The ERC determined that the National University of Defense Technology (NUDT), the National Supercomputing Center in Changsha (NSCC-CS), National Supercomputing Center in Guangzhou (NSCC-GZ), and the National Supercomputing Center in Tianjin (NSCC-TJ), all located in the People’s Republic of China, meet the guidelines listed under § 744.11(b): Entities for which there is reasonable cause to believe, based on specific and articulated facts, that an entity has been involved, is involved, or poses a significant risk of being or becoming involved in activities that are contrary to the national security or foreign policy interests of the United States and those acting on behalf of such entities may be added to the Entity List pursuant to thissection. Specifically, NUDT has used U.S.-origin multicores, boards, and (co)processors to produce the TianHe-1A and TianHe-2 supercomputers located at the National Supercomputing Centers in Changsha, Guangzhou, and Tianjin. The TianHe-1A and TianHe-2 supercomputers are believed to be used in nuclear explosive activities as described in § 744.2(a) of the EAR.

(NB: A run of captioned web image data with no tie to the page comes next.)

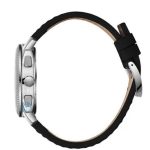 ساعت مچی مردانه لیکوپر LEE COOPER LC08178.331 - Image 4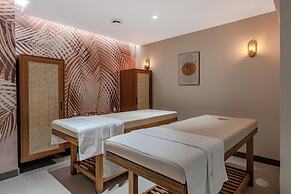 Bergiz Hotels & Resorts Kemer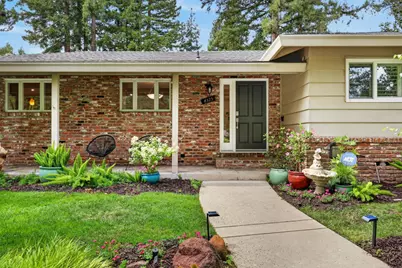 4325 Prospect Drive, Carmichael, CA 95608 - Photo 11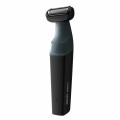 Philips BODYGROOM Series 3000 BG3017/01 Trymer do ciała i pachwin do użytku pod prysznicem - 2739306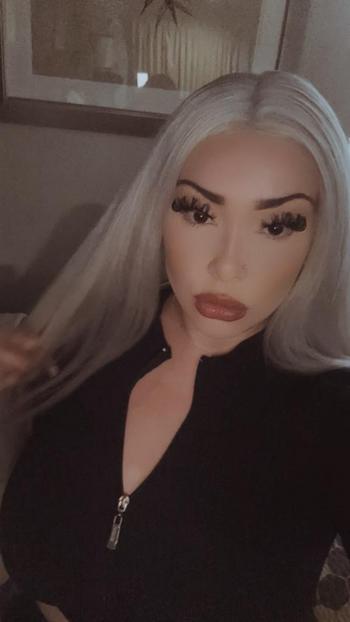 MYISTICA, 22  female escort, Bakersfield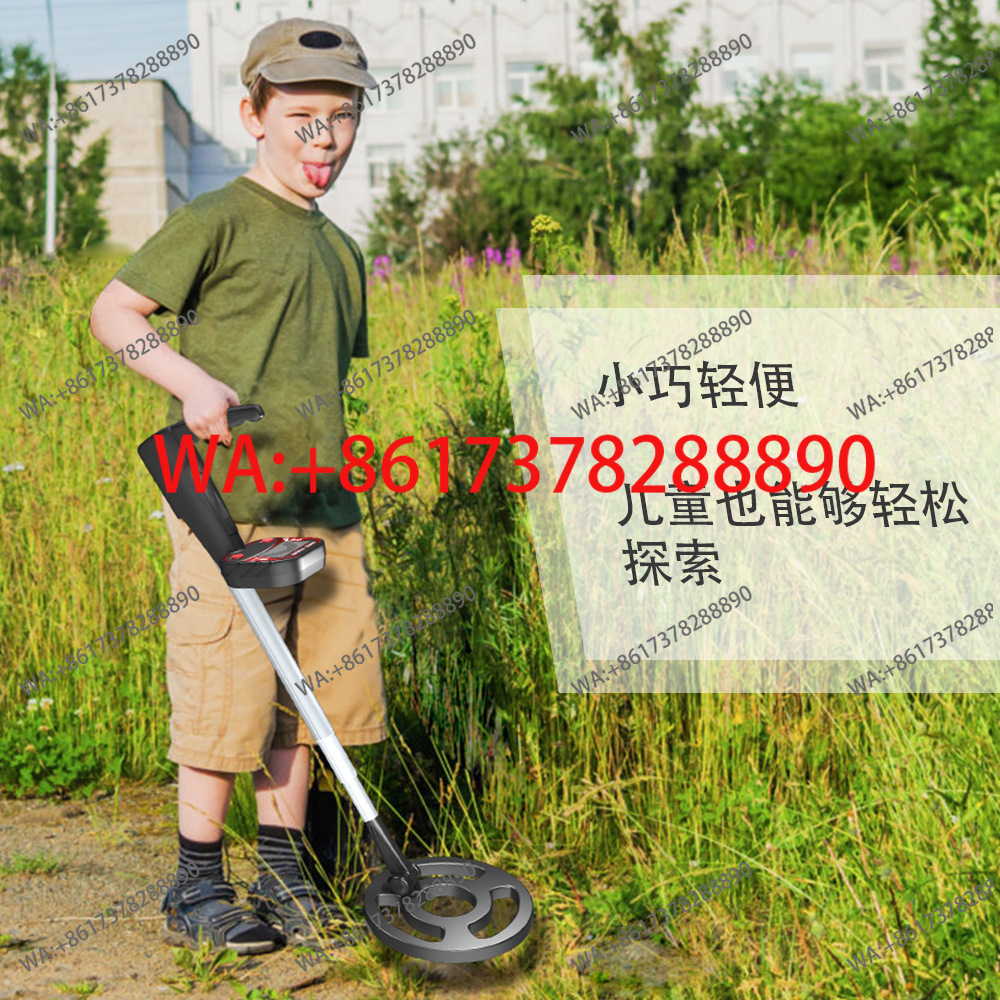 Children's beach toys popular  - Science Hunter 리뷰 및 가격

Still, not even preventing China to expand the Tianhe-2 supercomputer to its fullest potential didn’t do much in terms of limiting performance. On the International Supercomputing Conference 2015, traditionally held in Germany, a new Top 500 list was published. You’ve guessed it right, Tianhe-2 came on top for the record fifth time in a row.

Top 500 List for June 2015. Tianhe-2 keeps #1 spot as Saudi Arabia makes debut at  #7.

Top 500 List for June 2015. Tianhe-2 keeps #1 spot as Saudi Arabia makes debut at #7.

While it is not exactly known what workloads is Tianhe-2 running and is Uncle Sam right or wrong when they blocked the expansion, there is a good article on The Platform that goes into details on what does the Tianhe-2 do.

A team working on the Chinese supercomputer was able to achieve a 45x speedup on a single node of the system without a loss in precision by refining their approach to parallelization of a critical part of the genomic analysis pipeline. By revamping how a commonly used SNP detection framework shares the load via the team’s mSNP framework, they could take this single node performance and scale it to just over 4,000 nodes of the Xeon Phi-boosted super.

The existing tool is called SOAPsnp, which the team says took more than one full week to analyze for one human genome with 20-fold coverage.

Still, Genome Research (and health research in general) and an institution called “National University of Defense Technology” do not exactly go hand in hand. This feat is not as surprising if we take a look at other slides from the Highlights of the 45th Top 500 List presentation, where slide 5 shows that the average system age rose to 3.25 years. For comparison, 10 years ago average system age was barely over a year, at 1.27 years.

Still, next couple of years should bring change in the world of supercomputing, as multiple systems are scheduled to come online, which should eclipse Tianhe-2. U.S. systems include Summit, Sierra and Aurora, Japan is on track with its 150 PFLOPS system, while a lot is expected from the planned Exascale ASKAP supercomputer that will serve the Square Kilometer Array in Australia and South Africa.